Agradezco infinitamente que, de niño, mi padre me apuntara a mecanografía. Soy el resultado de aquellas clases en las que una gran Olivetti me hacía sentir como Sokolov frente a la sonata nº 32. Tracatacatacatacatá. Fue duro. Los dedos se espanzurraban entre la g y hache. La fuerza y la máquina podría habernos dejado mancos a toda la clase. Pero sobrevivimos. Así que cuando me preguntaban, niño, qué quieres ser de mayor, yo decía: escritor de teclas.

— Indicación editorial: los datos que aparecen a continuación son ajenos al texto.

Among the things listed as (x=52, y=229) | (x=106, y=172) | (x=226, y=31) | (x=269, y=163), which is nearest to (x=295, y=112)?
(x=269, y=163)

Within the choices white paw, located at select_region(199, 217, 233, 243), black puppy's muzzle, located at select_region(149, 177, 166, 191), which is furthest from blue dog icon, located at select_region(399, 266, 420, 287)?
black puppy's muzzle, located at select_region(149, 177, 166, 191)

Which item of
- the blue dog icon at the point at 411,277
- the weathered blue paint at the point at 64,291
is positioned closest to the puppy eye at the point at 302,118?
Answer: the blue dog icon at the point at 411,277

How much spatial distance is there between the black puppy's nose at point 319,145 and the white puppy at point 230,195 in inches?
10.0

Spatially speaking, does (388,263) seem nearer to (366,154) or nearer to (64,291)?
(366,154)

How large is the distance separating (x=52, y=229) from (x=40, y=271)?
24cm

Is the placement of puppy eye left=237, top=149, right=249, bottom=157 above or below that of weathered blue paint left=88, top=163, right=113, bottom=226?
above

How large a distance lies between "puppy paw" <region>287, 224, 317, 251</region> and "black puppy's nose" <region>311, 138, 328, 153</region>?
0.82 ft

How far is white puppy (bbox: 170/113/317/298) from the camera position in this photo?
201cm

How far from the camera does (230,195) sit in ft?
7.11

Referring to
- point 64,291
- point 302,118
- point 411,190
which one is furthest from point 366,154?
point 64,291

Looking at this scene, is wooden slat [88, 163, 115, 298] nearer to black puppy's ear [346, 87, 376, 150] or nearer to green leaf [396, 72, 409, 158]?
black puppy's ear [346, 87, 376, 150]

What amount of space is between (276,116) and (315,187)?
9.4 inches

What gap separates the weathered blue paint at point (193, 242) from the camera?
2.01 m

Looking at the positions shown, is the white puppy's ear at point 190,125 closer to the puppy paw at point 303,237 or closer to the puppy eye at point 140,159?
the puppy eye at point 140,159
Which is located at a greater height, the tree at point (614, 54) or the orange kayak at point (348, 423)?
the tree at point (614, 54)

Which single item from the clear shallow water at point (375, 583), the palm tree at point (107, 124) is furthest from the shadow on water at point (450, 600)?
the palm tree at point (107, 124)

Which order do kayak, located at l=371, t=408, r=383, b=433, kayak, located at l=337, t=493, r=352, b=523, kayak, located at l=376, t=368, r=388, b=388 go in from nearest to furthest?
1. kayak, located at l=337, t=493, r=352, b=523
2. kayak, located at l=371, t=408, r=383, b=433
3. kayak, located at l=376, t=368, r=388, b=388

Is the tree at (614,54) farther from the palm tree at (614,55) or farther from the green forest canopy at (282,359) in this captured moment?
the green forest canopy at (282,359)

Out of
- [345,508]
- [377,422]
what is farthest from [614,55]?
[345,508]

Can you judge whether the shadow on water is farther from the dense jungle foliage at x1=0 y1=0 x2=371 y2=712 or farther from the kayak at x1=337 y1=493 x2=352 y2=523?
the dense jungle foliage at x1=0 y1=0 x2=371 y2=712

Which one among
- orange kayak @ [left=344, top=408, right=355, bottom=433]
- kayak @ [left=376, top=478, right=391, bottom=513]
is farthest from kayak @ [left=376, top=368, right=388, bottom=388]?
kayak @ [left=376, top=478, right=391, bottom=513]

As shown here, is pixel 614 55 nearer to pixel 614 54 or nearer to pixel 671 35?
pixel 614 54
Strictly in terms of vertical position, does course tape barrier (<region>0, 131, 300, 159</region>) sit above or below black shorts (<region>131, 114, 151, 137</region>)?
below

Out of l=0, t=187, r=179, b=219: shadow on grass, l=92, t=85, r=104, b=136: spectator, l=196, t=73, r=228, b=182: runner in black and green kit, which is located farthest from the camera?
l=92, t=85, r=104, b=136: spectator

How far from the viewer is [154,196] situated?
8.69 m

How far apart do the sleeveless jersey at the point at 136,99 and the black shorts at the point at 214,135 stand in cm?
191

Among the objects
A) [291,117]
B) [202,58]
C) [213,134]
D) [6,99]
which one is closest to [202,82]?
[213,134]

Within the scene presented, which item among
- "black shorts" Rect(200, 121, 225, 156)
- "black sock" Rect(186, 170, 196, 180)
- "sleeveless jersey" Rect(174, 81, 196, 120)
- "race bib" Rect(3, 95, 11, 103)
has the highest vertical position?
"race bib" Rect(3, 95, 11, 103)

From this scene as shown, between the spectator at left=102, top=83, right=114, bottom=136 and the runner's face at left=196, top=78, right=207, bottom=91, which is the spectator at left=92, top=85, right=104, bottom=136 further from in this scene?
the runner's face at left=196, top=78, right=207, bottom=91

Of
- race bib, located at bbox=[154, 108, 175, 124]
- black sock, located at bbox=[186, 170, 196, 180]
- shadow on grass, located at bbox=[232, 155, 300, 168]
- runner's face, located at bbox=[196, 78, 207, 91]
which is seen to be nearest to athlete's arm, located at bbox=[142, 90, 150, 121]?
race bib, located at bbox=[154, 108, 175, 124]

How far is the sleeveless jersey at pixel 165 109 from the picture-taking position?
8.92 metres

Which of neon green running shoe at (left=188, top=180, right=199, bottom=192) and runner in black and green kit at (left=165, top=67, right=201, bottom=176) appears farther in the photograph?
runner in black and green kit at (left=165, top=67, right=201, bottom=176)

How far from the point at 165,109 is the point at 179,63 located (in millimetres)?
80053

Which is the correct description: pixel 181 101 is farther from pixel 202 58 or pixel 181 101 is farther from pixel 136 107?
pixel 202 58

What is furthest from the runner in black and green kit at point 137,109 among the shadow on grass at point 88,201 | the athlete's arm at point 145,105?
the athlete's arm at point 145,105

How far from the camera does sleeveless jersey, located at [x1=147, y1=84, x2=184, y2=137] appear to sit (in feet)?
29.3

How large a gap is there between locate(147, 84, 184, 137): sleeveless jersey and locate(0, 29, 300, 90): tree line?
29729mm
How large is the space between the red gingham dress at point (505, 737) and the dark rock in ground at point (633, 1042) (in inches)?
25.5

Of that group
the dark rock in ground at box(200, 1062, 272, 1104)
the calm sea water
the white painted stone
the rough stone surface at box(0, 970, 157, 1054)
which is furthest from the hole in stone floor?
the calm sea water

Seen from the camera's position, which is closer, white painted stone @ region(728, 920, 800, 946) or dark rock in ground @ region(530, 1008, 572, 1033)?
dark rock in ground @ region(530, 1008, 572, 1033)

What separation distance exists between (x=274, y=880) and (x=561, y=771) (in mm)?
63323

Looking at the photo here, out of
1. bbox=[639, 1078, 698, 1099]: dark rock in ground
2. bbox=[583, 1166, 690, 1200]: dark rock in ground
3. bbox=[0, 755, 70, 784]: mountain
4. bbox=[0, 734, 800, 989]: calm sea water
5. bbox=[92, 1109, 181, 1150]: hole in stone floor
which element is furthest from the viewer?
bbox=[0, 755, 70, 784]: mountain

Pero no perdamos el hilo narrativo. Soy el resultado de ese traqueteo y de las clases de pintura a las que me apuntó mi madre con un artista local. El ruido de las teclas y el colocón del aguarrás hicieron esta personalidad despistada y burra que soy ahora. Una mezcla de desierto, casualidad y cafetería, parafraseando a Paquito (Javier Cámara) en La mala educación. Pero nadie dijo lo de “con ustedes, a continuación, el misterio y la fascinación, la inimitable, ¡Zahara!”.
Podría haber sido. Durante mi infancia no se consideraba que los padres tuvieran que ser correctos, había que tenerles respeto y hacerles caso. Punto. Y mientras nos echaban el humo del puro en la cara con sabor a coñac de carajillo, nos mandaban a la calle “a jugar”. Mucha calle hubo en los ochenta y mucha habitación. Yo pasaba las horas tecleando en la Olivetti portátil y dibujando con las ceras manley con las que acababa como el mimo Marceu. Me imaginaba de maestro o escribiendo cuentos. Yo no sé si les pasaba lo mismo a Eduardo Mendoza, Luis Landero o Fernando Aramburu, pero yo desde luego, cada vez que me preguntan –ando de promoción con la novela- digo eso.
La otra tarde esperaba en el reinaugurado El Comercial a un periodista que me tenía que entrevistar por mi novela. Me quedé mirando las películas porno que venden en el kiosco y se me fue la cabeza. A los cinco años ya había visto cine X desde unas ventanas ocultas del cine Montecarlo de Buñol. Mi amigo Carlos era hijo del director de la orquesta y vivía sobre el teatro, justo encima de la pantalla del cine. Agachados en el ventacuno veíamos escenas prohibidas y la realidad se antojaba menos cotidiana. De todas aquellas películas que fui viendo con los años solo recuerdo Furia de Titanes con Úrsula Andress y Harry Hamlin haciendo de un musculado Perseo. Pero ya tendría yo nueve años. De todas las actividades que me vinieron a la cabeza mientras esperaba al periodista, creo que la más útil, fue hacerme una foto con el balón de reglamento que me regaló mi padre y guardarlo en el armario. Nunca lo usé. No tenía teclas. Prefería salir a buscar aventuras por las afueras del pueblo, en la papelera donde había revistas usadas y jugar tras la tapia del colegio, donde la vida era excitante.
He intentado hacer memoria de aquellos años para explicar la novela, pero desordeno recuerdos y fechas, se me mezcla todo. Sin embargo, aparece con especial nitidez una noche en la que mi padre me paseó con el coche a ver a las putas y las travestis de la avenida del Oeste en Valencia. Me enseñaban las tetas tras la ventanilla y yo debía flipar. Esa educación a coscorrones era tan bruta como las teclas de la Olivetti de la academia, tan dura como las rosquillas de almendra del horno donde merendaba y tan zafia como las letras de las vedettes que veíamos en los espectáculos de fiesta del pueblo vecino. Pero a mi me gustaba, creo.
He intentado a conciencia entender aquellos años, pero no hay solución. Es lo que es.